Many people are putting this down to the enforced break, arguing that it will take some time for the players to get back to their pre-lockdown performance. But the graph below, which shows Leicester’s average points per game, doesn’t depict a pretty picture; highlighting that the Foxes were struggling even before the lockdown.
Leicester City Average Points per Game
Ever since the Aston Villa away game in December, Leicester’s average points have been in a steady decline with only the odd upward blip caused by positive results against the likes of West Ham (home and away), Newcastle (home) and Aston Villa (home). At their peak, Leicester were picking up an average of 2.4 points per game; now it’s as low as 1.8 – back to where it was prior to the good run of fixtures from game weeks 9 to 16.

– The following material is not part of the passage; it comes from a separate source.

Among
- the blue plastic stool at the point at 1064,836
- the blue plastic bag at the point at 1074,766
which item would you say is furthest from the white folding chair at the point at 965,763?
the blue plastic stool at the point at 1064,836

If Leicester continue to only pick up an average of 1.8 points a game, they will finish the season with around 67 points. The good news for Leicester is that if Manchester United and Wolves win all their remaining games, they could only finish on a maximum of 70 points. So, Leicester just need to slightly improve their points total between now and the end of the season in order to secure Champions League football for next season, but at the moment it’s hard to see where the next win is going to come from.

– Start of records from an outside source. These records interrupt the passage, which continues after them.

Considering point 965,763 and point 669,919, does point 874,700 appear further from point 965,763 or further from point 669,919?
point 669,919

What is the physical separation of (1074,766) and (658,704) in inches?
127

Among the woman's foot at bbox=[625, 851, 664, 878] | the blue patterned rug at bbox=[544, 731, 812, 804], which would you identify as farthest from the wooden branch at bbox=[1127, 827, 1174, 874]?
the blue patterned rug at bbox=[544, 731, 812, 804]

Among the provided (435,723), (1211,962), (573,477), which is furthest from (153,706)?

But what is the reason for this steady decline in points? Has Brendan Rodgers lost his magic
As the shots on target graph shows, it would appear that some teams have sussed out how to defend against the Foxes. Perhaps more worrying is that it’s not just the “big” teams that look to have Leicester’s number, as bottom of the table Norwich have picked up 4 points against the Foxes, and in the last two games Leicester have only managed 2 shots on target against two of the teams fighting against relegation. It’s not as if these two teams have caused Leicester problems this season either, as the Foxes managed to beat both of these teams 2-0 in the reverse fixture.

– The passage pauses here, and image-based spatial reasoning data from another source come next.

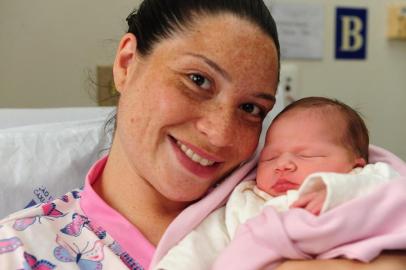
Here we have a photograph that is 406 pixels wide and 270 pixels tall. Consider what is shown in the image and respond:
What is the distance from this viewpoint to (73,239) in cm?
97

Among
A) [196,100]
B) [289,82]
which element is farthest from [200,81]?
[289,82]

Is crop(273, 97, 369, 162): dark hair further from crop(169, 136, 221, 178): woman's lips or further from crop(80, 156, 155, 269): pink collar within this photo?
crop(80, 156, 155, 269): pink collar

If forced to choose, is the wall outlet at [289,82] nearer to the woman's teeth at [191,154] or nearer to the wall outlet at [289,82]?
the wall outlet at [289,82]

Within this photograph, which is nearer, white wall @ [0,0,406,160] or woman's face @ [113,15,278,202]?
woman's face @ [113,15,278,202]

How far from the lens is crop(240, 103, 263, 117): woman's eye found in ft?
3.37

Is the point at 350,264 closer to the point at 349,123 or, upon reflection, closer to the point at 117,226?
the point at 349,123

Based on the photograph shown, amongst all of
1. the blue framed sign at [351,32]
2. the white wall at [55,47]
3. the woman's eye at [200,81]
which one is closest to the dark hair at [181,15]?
the woman's eye at [200,81]

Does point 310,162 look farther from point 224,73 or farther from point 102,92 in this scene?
point 102,92

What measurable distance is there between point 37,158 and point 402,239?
932 mm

This still doesn’t answer why there has been a decline in points, as the average shots on target have been increasing, and Leicester have still won the odd game with a low number of shots on target, for example Burnley at home with 3 shots on target and Sheffield United away with just 2. So, what else could it be?
It could be the number of changes Brendan Rodgers makes to the team after each game. Since the winter break, these changes have become more frequent and have coincided with Leicester’s poor run of form. During Leicester's purple patch, winning 8 games in a row, there was a run of 5 games in which the Foxes went unchanged. As well as this, at the start of the season Leicester had only made 17 changes in 16 games, whereas in this 2nd half of the season, Leicester have made a staggering 44 changes in just 15 games! This constant chopping and changing seems to have unsettled the team, bringing with it a lack of consistency, and appears to have stopped their progress in its tracks.
This isn’t the only piece of the jigsaw that points to Brendan's changes affecting the recent form. In the first half of the season, Leicester’s substitutions helped them pick up 17 points in 16 games, while in the next 15, substitutions have been ineffective and failed to change the result in a positive manner, in some cases even losing points as a result! One conclusion perhaps is that at the beginning of the season, Brendan knew exactly how to read and change the outcome, whereas now he is struggling to work out his best team, and unable to make efficient substitutions as a result.
Having said all this, it’s not quite panic stations for Brendan, yet, but he certainly needs to man the battle stations. The Foxes still have the possibility of a Champions League place, but Rodgers needs to find his best team quickly and get them all singing off the same hymn sheet. He also needs to make sure that, with his substitutes, he has another game plan to break down teams, as it all seems too easy at the moment for the opposition just to sit back and park the bus. The Everton game is now looking like a must win and if Rodgers comes away empty handed it might well and truly be the start of the end of Leicester’s hopes for Champions League football this season – the Foxes have all the power, and talent to turn the season around – how they make the best of this is in their hands.